> What the task requires: Output the records exactly as they appear, with no pictures included.

-- start Exercise input --

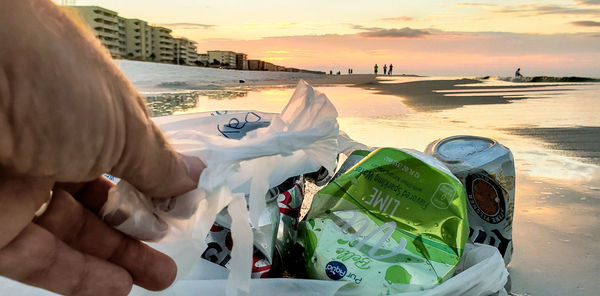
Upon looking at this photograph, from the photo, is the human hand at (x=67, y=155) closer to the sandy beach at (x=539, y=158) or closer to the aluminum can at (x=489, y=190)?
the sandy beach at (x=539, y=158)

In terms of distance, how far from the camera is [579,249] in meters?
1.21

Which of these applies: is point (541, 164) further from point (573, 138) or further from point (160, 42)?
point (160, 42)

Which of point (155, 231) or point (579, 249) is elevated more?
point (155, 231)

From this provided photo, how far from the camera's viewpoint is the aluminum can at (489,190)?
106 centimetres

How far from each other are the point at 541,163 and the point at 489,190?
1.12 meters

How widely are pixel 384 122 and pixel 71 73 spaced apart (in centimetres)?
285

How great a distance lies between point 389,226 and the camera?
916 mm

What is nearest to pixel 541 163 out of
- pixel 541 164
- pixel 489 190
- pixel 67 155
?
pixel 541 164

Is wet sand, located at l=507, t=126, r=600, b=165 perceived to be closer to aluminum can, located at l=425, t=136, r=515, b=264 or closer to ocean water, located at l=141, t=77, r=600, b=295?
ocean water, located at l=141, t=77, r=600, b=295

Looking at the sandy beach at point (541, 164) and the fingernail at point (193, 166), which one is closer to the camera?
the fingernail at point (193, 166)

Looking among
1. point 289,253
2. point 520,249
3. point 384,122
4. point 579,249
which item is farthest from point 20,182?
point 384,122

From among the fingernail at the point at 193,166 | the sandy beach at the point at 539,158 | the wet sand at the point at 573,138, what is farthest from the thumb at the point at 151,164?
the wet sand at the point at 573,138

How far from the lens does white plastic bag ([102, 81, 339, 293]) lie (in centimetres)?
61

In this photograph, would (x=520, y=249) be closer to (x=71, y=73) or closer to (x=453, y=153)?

-- end Exercise input --

> Response below:
Upon looking at this photograph, from the photo, is the human hand at (x=67, y=155) closer to the sandy beach at (x=539, y=158) or closer to the aluminum can at (x=489, y=190)?
the sandy beach at (x=539, y=158)

In terms of distance, how far from the camera is [579,249] in meters?
1.21

Which of these applies: is point (541, 164) further from point (573, 138) or further from point (160, 42)?
point (160, 42)

Which of point (155, 231) or point (579, 249) is elevated more?
point (155, 231)

From this provided photo, how far from the camera's viewpoint is the aluminum can at (489,190)?
106 centimetres

How far from each other are the point at 541,163 and the point at 489,190?
1.12 meters

How widely are pixel 384 122 and pixel 71 73 spaced apart (in centimetres)?
285

How great a distance lies between point 389,226 and the camera?
916 mm

What is nearest to pixel 541 163 out of
- pixel 541 164
- pixel 489 190
- pixel 67 155
?
pixel 541 164

Is wet sand, located at l=507, t=126, r=600, b=165 perceived to be closer to aluminum can, located at l=425, t=136, r=515, b=264 or closer to ocean water, located at l=141, t=77, r=600, b=295?
ocean water, located at l=141, t=77, r=600, b=295

Looking at the sandy beach at point (541, 164) and the fingernail at point (193, 166), which one is closer to the camera?
the fingernail at point (193, 166)

Looking among
1. point 289,253
2. point 520,249
3. point 384,122
4. point 579,249
which item is farthest from point 20,182?
point 384,122

From among the fingernail at the point at 193,166 | the sandy beach at the point at 539,158 | the wet sand at the point at 573,138, what is farthest from the thumb at the point at 151,164?
the wet sand at the point at 573,138

How far from the lens does white plastic bag ([102, 81, 339, 293]) lie (in centimetres)?
61

In this photograph, would (x=520, y=249) be closer to (x=71, y=73) or closer to (x=453, y=153)?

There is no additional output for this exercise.